* _YANG HARUS DILAKUKAN_
Tuliskan kembali seluruh artikel tentang arah kebijakan pajak internasional Indonesia di bawah ini tanpa mengubah apa pun.

LOMBA MENULIS DDTCNEWS 2024

Meninjau Kembali Arah Kebijakan Pajak Internasional Indonesia

Redaksi DDTCNews
Selasa, 03 September 2024 | 18.20 WIB
ddtc-loaderMeninjau Kembali Arah Kebijakan Pajak Internasional Indonesia

M. Adzka I. P. Dhana,

Jakarta Timur - DKI Jakarta

DON’T tax you, don’t tax me, tax that fellow beyond the sea,” ujar Senator Russell B. Long, Ketua Komite Keuangan Senat Amerika Serikat (AS) pada 1966-1981. Pernyataan tersebut ternyata sangat relevan untuk menggambarkan lanskap perpajakan internasional terkini yang mencoba mengatasi masalah dalam pemajakan atas digitalisasi ekonomi.

Masifnya aktivitas ekonomi digital membuat konsep bentuk usaha tetap (BUT) yang mensyaratkan kehadiran fisik menjadi usang (Skaar, 2020). Merespons kondisi ini, Organisation for Economic Co-operation and Development (OECD) memperkenalkan Base Erosion and Profit Shifting (BEPS) Pillar One Amount A.

Pertanyan besar yang kemudian muncul adalah apakah konsesus global tersebut benar-benar dapat dijalankan? Avi-Yonah (2024) menekankan bahwa dukungan dari AS sangat penting untuk memastikan konsensus global ini dapat diimplementasikan.

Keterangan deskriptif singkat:
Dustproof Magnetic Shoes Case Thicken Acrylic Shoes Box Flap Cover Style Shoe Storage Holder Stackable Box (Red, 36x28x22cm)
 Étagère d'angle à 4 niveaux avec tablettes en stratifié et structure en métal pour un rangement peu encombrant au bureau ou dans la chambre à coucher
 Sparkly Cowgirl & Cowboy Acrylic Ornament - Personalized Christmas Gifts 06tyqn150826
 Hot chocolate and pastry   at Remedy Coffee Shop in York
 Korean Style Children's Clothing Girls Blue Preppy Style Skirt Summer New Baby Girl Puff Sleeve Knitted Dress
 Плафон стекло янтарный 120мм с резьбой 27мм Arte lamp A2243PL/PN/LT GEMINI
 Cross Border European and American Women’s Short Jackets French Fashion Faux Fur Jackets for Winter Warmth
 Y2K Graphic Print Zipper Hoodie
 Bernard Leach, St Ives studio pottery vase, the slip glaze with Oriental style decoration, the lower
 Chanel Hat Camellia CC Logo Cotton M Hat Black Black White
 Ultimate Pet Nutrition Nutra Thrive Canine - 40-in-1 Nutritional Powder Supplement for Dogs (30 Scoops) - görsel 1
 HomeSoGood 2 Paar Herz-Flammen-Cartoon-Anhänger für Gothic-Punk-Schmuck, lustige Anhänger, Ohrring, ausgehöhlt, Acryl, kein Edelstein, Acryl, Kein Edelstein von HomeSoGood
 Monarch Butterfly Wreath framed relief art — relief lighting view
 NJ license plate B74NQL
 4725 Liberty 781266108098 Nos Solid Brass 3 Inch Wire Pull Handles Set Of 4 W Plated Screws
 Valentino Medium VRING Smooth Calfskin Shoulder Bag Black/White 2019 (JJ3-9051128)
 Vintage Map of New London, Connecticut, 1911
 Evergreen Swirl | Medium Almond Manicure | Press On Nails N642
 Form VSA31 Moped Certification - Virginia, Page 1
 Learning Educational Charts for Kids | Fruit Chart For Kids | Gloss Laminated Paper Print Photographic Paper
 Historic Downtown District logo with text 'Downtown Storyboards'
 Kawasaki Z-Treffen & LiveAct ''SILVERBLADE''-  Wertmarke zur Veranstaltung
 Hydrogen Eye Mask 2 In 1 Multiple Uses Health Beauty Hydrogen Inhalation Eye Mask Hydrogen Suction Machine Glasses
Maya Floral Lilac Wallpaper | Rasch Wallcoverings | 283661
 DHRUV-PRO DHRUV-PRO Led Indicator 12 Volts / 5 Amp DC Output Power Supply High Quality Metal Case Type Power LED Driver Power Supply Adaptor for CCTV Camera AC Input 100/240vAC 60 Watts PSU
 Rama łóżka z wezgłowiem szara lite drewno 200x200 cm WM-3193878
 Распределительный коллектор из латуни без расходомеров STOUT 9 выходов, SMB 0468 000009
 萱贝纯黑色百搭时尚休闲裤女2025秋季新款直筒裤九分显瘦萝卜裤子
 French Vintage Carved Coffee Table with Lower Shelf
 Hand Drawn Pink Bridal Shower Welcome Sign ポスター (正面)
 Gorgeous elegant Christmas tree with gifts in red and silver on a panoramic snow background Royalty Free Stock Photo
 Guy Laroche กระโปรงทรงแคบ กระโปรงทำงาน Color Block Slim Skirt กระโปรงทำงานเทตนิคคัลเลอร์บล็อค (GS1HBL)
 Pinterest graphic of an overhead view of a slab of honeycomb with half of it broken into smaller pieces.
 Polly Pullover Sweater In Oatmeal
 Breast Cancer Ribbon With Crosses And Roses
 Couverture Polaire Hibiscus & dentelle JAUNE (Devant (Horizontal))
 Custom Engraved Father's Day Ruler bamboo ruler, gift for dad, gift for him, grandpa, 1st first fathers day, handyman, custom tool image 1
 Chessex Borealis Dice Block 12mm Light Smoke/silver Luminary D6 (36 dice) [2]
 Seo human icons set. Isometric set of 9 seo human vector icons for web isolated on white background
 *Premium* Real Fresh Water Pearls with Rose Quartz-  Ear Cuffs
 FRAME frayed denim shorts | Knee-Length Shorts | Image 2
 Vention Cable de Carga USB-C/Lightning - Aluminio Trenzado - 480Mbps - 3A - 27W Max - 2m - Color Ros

* _HASIL LATIHAN_
LOMBA MENULIS DDTCNEWS 2024

Meninjau Kembali Arah Kebijakan Pajak Internasional Indonesia

Redaksi DDTCNews
Selasa, 03 September 2024 | 18.20 WIB
ddtc-loaderMeninjau Kembali Arah Kebijakan Pajak Internasional Indonesia

M. Adzka I. P. Dhana,

Jakarta Timur - DKI Jakarta

DON’T tax you, don’t tax me, tax that fellow beyond the sea,” ujar Senator Russell B. Long, Ketua Komite Keuangan Senat Amerika Serikat (AS) pada 1966-1981. Pernyataan tersebut ternyata sangat relevan untuk menggambarkan lanskap perpajakan internasional terkini yang mencoba mengatasi masalah dalam pemajakan atas digitalisasi ekonomi.

Masifnya aktivitas ekonomi digital membuat konsep bentuk usaha tetap (BUT) yang mensyaratkan kehadiran fisik menjadi usang (Skaar, 2020). Merespons kondisi ini, Organisation for Economic Co-operation and Development (OECD) memperkenalkan Base Erosion and Profit Shifting (BEPS) Pillar One Amount A.

Pertanyan besar yang kemudian muncul adalah apakah konsesus global tersebut benar-benar dapat dijalankan? Avi-Yonah (2024) menekankan bahwa dukungan dari AS sangat penting untuk memastikan konsensus global ini dapat diimplementasikan.